Start noticing that word should in your self-talk.  Recognize when it’s not helpful to you.  Find something different to focus on.  Take a step toward the goal.  You really should.

Mindfulness: My New Year’s Resolution

It’s day 4 of the new year.  I had intended to post about this a few days ago, but illness has befallen my household.  Since New Year’s Eve it’s been like dominoes at my house with one family member after another falling with what appears to be influenza.  So resolution one is to actually get up from the couch (I’m the latest victim) and then sanitize every surface in this house.

But resolution two is to increase my daily practice of mindfulness.  Mindfulness may bring up mental images of Buddhist monks or hard-core yoga folks “omming” away in a lotus pose.  Those things are great, but more practical mindfulness is as simple as noticing your thoughts and feelings and being fully present in the moment.

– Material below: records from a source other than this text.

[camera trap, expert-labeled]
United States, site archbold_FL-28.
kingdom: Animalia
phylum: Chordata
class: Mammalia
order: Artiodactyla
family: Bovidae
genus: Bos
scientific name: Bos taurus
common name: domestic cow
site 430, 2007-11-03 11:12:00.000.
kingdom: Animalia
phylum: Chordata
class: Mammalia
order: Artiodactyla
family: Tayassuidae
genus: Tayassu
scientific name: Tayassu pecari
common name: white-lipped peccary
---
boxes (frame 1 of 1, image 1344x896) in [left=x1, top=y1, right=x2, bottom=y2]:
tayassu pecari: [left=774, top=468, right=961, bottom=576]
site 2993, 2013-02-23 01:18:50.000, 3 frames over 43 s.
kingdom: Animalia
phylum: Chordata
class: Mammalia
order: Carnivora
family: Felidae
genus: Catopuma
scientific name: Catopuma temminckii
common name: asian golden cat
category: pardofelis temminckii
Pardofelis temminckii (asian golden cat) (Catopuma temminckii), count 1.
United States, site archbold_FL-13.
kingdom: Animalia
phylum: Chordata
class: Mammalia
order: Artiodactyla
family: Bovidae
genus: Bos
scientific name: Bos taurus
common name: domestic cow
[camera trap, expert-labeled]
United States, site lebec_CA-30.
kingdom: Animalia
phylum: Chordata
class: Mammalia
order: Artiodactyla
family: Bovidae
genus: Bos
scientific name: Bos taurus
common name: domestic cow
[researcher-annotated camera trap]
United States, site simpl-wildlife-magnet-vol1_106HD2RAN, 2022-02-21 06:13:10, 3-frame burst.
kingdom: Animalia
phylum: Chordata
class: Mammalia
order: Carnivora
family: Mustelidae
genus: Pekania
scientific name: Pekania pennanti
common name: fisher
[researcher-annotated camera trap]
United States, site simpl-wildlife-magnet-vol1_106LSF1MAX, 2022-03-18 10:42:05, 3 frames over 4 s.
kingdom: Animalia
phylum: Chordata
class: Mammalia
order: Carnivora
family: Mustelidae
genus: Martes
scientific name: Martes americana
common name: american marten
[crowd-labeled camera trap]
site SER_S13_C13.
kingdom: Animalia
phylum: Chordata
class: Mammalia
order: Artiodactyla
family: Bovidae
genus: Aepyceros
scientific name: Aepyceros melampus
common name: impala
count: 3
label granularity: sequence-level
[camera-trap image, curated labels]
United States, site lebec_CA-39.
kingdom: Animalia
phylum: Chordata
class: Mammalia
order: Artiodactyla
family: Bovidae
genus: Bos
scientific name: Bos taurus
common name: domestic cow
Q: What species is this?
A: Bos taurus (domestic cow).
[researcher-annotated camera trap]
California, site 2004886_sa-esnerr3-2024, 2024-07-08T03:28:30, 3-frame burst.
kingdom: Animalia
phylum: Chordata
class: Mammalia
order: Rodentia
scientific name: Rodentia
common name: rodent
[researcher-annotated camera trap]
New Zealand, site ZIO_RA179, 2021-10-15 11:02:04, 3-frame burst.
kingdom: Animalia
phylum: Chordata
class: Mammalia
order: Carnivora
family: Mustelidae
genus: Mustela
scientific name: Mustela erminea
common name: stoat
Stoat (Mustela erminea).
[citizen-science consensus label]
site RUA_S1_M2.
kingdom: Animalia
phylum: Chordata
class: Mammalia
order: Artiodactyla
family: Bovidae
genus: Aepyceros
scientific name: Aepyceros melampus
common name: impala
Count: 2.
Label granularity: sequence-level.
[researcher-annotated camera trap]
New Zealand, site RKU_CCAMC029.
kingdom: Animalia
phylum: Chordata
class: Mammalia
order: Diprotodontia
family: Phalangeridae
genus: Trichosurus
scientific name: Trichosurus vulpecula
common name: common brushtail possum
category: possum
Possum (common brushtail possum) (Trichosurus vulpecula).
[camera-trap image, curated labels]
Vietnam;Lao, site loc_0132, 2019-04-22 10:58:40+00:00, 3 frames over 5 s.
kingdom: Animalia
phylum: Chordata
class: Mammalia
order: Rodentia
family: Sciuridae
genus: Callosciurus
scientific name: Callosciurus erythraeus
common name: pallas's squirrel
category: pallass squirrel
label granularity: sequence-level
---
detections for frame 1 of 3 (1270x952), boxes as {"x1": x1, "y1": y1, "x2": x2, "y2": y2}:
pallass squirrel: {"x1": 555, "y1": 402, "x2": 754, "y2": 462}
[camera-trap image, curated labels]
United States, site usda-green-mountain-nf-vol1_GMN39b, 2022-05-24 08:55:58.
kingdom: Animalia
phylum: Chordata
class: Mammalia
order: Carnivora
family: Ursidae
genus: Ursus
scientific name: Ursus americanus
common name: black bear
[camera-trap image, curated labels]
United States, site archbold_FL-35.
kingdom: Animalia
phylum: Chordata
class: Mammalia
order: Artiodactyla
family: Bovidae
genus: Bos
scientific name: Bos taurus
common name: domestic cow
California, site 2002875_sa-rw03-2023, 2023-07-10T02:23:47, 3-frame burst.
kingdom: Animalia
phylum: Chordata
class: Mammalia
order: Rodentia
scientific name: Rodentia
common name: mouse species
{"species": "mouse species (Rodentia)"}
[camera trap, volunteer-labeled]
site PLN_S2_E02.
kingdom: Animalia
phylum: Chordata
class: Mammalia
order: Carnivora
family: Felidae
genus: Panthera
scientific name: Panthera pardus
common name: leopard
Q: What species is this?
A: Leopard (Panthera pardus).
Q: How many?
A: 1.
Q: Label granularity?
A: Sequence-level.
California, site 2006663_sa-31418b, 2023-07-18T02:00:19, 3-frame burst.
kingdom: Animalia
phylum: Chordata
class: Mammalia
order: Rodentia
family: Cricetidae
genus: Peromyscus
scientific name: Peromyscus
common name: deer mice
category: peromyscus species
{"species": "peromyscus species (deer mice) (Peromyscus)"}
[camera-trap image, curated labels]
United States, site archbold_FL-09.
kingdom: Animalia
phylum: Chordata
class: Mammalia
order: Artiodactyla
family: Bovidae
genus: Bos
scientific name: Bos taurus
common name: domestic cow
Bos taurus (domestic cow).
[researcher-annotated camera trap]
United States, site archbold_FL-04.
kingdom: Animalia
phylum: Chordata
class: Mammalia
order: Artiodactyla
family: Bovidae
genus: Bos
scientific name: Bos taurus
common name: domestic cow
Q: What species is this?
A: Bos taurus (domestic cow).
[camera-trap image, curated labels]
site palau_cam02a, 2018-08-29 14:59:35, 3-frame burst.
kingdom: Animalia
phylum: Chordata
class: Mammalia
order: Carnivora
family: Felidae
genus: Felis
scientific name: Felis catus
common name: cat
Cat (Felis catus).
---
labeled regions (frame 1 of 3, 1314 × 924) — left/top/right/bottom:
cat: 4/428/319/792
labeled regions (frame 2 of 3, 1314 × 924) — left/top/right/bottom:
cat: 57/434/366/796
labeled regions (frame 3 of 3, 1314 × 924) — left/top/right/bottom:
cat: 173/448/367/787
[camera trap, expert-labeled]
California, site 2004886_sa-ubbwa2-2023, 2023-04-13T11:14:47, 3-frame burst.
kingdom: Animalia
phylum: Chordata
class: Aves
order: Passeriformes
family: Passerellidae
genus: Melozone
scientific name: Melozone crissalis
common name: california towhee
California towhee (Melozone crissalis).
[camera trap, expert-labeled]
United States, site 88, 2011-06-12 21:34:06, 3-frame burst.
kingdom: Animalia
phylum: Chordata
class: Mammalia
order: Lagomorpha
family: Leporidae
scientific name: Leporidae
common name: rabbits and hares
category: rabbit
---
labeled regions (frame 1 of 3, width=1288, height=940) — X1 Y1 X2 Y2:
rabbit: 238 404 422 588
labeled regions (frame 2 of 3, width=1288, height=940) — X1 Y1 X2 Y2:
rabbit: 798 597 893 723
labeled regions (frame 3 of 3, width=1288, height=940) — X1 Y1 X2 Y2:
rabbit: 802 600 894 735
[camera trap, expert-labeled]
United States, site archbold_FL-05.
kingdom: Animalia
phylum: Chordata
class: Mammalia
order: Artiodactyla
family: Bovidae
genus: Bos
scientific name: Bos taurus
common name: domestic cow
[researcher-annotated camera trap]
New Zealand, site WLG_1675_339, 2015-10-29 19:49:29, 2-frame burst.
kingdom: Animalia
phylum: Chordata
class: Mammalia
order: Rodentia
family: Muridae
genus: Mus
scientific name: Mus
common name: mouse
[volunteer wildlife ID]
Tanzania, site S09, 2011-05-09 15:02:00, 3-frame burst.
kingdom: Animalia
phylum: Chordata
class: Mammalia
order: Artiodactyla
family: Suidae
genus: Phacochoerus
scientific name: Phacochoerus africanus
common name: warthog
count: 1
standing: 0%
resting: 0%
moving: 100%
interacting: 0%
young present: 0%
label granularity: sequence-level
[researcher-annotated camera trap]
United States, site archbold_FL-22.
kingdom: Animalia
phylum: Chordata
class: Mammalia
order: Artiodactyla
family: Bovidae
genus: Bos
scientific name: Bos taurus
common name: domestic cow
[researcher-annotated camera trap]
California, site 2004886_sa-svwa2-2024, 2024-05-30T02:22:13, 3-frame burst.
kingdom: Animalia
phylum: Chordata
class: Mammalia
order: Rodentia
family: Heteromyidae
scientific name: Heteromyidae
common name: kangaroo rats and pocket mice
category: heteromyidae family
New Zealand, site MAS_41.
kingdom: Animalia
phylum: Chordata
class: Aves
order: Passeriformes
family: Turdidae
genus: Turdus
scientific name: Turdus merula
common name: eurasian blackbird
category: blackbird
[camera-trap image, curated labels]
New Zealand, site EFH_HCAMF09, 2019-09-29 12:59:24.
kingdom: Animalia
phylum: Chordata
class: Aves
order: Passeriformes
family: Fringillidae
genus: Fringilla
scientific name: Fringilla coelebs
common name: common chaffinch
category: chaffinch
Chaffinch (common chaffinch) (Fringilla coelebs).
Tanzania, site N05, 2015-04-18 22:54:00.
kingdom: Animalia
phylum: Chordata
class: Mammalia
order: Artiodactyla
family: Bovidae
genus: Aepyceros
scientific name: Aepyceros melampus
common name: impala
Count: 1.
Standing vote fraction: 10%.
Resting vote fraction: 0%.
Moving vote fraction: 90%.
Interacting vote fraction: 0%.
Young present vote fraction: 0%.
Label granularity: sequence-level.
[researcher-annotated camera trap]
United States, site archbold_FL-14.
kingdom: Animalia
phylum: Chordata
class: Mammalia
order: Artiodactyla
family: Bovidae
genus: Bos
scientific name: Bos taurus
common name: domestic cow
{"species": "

Our increasingly harried lives are full of so many things drawing our attention away from being mindful.  Smart phones, full-time jobs, kids’ activities, family obligations…you get the idea.  I can relate to clients and friends who report feeling over-scheduled, busy, anxious, and stressed.  Increased mindfulness can help with those feelings and a variety of resolutions you might have made for this year.

For example:

  • Mindfulness in eating = stopping when you are full
  • Mindfulness in fitness = noticing your body’s need for movement and doing it
  • Mindfulness in parenting = less Dinosaur Mom
  • Mindfulness at work = increased focus on important tasks
  • Mindfulness in decision-making = giving a best yes (I’ll post about this later)
  • Mindfulness in relationships = being present and enjoying time together (a.k.a back away from the smart phone)

Great.  So how does one go about this?  Here are a few easy-to-do ways to begin:

  • Deep breathing.  I like 4-7-8 breathing: breathe in for 4, hold for 7, then out for 8.  It feels like a really long time to hold for a count of 7, but a couple of those sequences can be very calming.
  • Naming your feeling.  So you’re stressed about something at work and it’s coming out at home.  With mindfulness, get specific about the feeling behind the stress, such as disappointment a project did go well or feeling undervalued by a supervisor.
  • Recognize your self-talk.  We’ve all got a coach in our heads either building us up or tearing us down.  If your self-talk sounds like “I’m a loser.  How could I mess up like that!  I’ll never get past this.” etc., work on changing those thoughts into more positive ones like “I made a mistake.  Mistakes happen. I can work to make this better.”
  • Gratitude.  I love this one.  Be mindful of positive things in your life.  Take a time every day to focus on one aspect of your life for which you are grateful.